▸ Text passage
_____

My sister and I were chatting about how great it will be when I visit when the time is right, and the kind of things I’d like to do while I’m there. While chatting I was telling her about a conversation I had with my daughter who is an adventure hiker, cartoonist and illustrator. She’s likely to be hiking in remote places, so our meeting up could be a bit interesting. I’d told my daughter that I’d be happy to travel and meet up with her and her husband at a town near where she’d be hiking. Telling my sister this, she thought that would be awesome so I added wouldn’t it be great to spend a day actually hiking with them. Hanging out in their natural environment (heh).
I started to think about what that would require of me and the obvious first thing is being able to walk for much longer distances than I’ve ever done before. Why not train to do a 5k walk, and take it from there? Sure, 5k wouldn’t be enough for a full day’s hike, but it would be a good starting point. If I can achieve that, I can keep training towards longer walks.
After my chat with my sister, I was so excited about the idea that I posted on Facebook about my idea to train for a 5k walk so I could do some hiking with my daughter when I visit the USA. The support I received was great. One friend said “That sounds like a wonderful idea, a way to focus energy, decrease stress, and improve fitness. You go girl!”. That pretty much sums up my thoughts too. It ticks all the boxes for something constructive I can work on while Rod is in treatment and recovering. It’ll help with feeling less stressed, and geez, wouldn’t it be great to be able to walk longer than I currently do with maybe more flexibility and less pain.
I’ve been reading up on training for a 5k walk and most of these are short 5-8wk training schedules that don’t look much different to my own strength training schedule with the exception that the days I’m not doing weight training, I’d be walking for x number of minutes that gradually increases. Saturdays are for walking a specific mile target and Sundays are all about walking for an hour, but not at a difficult pace and with rest breaks if needed. Since I’m not in a rush, I can stretch out the time scale easily. I can do this!

_____

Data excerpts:

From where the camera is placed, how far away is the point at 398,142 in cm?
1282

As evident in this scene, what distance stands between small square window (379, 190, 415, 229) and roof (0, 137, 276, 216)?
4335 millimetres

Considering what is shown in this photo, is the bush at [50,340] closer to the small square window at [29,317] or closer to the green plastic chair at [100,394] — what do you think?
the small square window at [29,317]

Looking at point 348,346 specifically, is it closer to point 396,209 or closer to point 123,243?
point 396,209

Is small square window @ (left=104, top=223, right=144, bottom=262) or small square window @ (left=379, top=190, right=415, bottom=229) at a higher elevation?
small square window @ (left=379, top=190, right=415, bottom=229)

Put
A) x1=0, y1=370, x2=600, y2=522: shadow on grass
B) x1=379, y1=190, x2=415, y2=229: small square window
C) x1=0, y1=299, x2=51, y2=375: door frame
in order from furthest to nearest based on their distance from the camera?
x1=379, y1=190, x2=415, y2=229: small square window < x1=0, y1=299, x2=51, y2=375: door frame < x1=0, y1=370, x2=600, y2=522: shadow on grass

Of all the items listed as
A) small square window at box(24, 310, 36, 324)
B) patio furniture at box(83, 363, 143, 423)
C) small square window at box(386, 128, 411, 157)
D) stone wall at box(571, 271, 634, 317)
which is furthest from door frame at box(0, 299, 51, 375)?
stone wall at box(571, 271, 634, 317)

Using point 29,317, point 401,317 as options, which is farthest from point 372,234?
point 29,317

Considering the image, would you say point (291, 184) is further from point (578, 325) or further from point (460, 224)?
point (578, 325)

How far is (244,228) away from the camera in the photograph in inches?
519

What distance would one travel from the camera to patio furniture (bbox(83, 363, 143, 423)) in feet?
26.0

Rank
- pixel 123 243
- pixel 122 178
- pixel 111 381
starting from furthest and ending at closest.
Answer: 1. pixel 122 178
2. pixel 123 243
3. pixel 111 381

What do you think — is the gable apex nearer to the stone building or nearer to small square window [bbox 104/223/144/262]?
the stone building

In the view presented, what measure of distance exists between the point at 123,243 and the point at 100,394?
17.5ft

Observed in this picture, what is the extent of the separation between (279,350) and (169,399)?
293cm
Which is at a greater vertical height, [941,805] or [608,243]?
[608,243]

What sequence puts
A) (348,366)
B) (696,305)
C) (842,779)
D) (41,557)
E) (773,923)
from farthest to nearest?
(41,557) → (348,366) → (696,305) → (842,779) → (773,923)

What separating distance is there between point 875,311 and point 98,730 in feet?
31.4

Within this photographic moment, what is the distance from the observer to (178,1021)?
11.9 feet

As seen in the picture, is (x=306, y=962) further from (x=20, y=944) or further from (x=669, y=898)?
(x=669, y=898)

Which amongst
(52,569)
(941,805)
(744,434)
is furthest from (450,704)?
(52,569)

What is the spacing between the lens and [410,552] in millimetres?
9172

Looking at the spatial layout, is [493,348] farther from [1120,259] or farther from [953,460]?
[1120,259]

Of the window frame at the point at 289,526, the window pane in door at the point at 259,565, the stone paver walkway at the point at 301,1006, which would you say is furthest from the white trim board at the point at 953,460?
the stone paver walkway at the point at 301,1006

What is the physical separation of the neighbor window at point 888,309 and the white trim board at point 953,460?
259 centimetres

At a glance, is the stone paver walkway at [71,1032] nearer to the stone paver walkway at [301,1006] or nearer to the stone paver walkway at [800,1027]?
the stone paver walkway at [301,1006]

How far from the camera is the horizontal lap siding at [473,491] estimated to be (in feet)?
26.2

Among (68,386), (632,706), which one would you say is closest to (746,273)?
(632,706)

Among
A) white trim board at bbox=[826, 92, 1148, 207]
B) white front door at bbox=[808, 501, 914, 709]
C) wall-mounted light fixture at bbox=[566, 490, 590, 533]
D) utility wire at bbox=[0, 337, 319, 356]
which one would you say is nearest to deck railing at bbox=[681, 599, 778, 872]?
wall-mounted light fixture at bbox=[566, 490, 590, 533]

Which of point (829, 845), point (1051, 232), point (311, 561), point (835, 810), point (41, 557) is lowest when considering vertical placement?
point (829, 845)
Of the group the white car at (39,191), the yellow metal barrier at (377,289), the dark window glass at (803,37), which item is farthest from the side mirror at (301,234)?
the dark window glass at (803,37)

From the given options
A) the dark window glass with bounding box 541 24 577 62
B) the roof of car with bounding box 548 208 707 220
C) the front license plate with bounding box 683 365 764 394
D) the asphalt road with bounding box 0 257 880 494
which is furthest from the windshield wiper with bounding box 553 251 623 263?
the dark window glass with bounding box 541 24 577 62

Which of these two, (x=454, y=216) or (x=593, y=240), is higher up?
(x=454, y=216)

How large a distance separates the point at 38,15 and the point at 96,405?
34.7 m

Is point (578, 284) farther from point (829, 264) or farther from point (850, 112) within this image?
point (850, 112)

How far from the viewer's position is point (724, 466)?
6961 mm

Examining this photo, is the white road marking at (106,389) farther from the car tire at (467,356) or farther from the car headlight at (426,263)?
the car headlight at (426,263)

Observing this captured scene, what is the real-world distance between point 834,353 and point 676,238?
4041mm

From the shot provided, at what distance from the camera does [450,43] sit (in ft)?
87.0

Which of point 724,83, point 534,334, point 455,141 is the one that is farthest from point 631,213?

_____

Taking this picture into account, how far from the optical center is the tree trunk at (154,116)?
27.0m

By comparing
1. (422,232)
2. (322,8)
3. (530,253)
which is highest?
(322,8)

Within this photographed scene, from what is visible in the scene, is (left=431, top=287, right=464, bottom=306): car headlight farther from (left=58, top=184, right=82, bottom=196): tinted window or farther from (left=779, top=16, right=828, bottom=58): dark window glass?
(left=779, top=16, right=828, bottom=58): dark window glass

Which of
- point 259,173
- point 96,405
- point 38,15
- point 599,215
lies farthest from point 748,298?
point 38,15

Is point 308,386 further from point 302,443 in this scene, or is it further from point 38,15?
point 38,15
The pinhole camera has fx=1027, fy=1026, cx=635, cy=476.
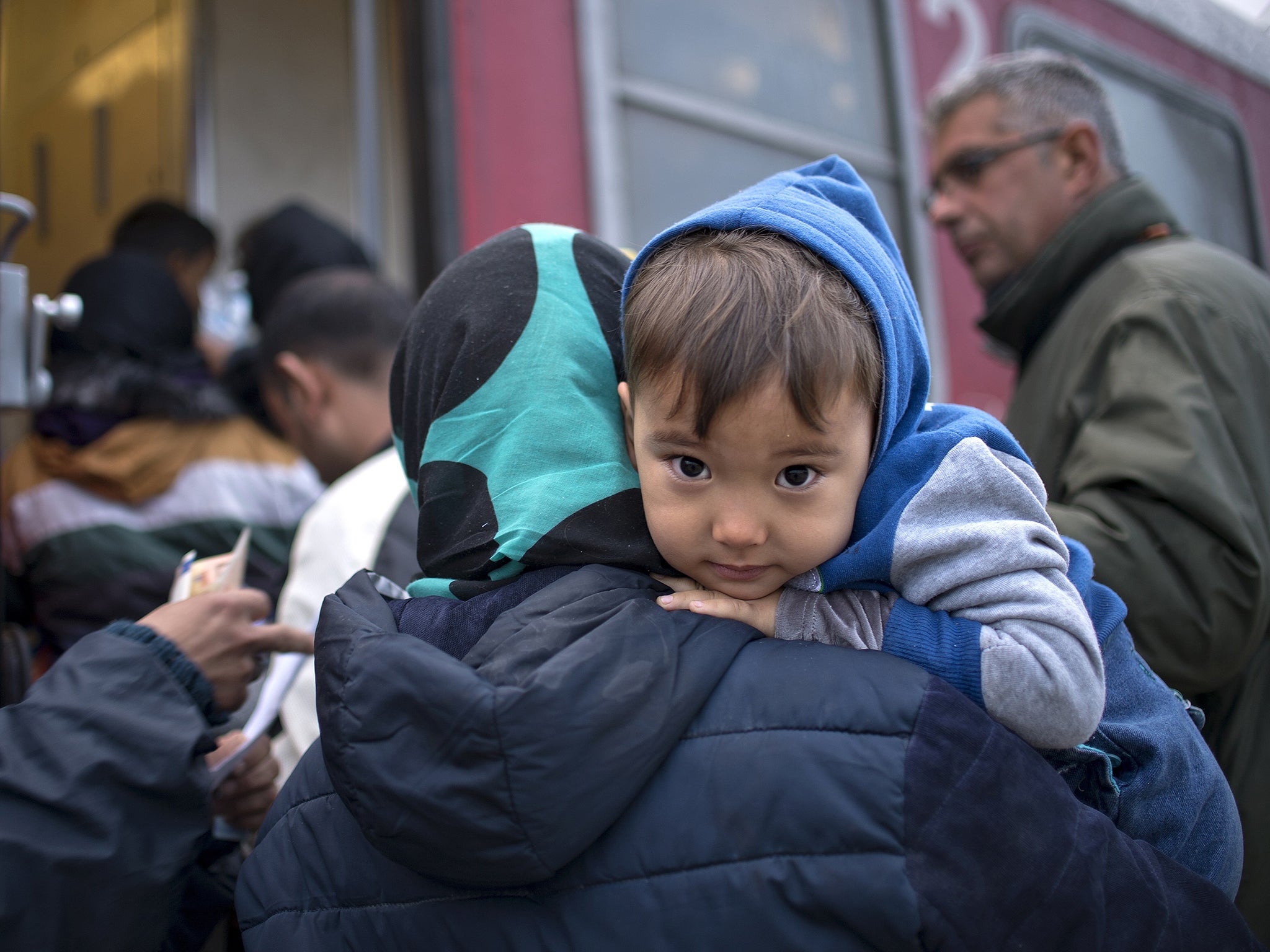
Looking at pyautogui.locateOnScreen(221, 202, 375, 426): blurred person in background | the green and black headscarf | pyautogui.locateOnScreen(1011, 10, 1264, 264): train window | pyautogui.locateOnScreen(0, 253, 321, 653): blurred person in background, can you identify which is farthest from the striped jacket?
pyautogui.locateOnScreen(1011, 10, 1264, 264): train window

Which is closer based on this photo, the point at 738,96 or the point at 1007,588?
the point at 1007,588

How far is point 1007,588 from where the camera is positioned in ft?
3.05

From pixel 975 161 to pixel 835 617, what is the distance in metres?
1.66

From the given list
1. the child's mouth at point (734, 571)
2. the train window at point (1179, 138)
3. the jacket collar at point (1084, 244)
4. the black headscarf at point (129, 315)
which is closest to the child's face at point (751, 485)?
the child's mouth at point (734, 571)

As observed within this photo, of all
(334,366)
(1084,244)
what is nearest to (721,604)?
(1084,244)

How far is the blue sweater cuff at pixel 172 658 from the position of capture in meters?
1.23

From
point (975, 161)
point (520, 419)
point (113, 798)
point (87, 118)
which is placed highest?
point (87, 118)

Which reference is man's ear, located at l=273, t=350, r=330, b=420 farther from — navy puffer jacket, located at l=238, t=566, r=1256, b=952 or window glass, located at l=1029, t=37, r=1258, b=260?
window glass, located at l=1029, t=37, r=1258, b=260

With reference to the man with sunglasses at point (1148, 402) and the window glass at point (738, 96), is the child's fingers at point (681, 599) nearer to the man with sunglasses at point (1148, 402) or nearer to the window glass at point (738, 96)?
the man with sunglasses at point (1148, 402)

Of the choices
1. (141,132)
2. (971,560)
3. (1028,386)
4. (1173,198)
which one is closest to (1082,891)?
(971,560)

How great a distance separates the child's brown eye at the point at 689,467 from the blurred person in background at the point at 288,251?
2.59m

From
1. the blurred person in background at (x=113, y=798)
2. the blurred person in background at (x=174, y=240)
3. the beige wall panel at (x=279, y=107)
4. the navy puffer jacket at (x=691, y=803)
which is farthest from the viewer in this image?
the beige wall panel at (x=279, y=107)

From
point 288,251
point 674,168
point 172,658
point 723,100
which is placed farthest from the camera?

_____

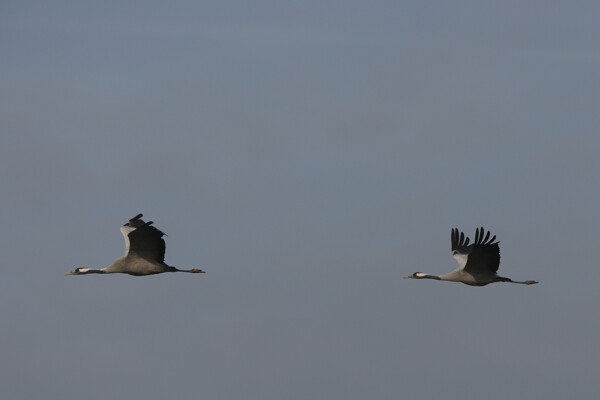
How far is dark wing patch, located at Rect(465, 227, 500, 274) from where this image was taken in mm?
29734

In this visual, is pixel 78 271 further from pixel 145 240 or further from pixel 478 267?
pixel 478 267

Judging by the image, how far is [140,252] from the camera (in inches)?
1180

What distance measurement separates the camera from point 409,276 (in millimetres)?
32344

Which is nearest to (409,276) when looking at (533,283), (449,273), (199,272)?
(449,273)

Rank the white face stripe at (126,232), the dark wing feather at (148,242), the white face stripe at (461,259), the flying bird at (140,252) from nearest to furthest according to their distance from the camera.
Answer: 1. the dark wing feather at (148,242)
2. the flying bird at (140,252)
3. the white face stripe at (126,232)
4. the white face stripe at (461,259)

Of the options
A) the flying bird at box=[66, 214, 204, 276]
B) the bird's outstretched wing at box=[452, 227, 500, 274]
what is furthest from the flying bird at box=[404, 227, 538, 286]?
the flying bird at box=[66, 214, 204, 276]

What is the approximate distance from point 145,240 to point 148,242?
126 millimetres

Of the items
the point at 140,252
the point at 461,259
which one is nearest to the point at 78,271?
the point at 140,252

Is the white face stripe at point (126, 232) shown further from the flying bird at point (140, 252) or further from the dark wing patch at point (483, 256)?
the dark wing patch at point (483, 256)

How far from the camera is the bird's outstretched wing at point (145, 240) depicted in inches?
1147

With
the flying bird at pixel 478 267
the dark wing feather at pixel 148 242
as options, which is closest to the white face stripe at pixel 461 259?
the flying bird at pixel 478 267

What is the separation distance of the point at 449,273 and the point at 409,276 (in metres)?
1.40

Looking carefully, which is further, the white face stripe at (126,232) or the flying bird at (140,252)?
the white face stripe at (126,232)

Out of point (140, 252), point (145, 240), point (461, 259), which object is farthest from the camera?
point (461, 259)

_____

▸ Task details
Drawing on the text passage, explain why the writer settles on training for a 5k walk. Answer in one to three sentences.

▸ Result
Hiking for a day with the daughter would first require walking much longer distances than ever before, so a 5k walk is chosen as a starting point. It would not be enough for a full day's hike, but achieving it would allow further training toward longer walks.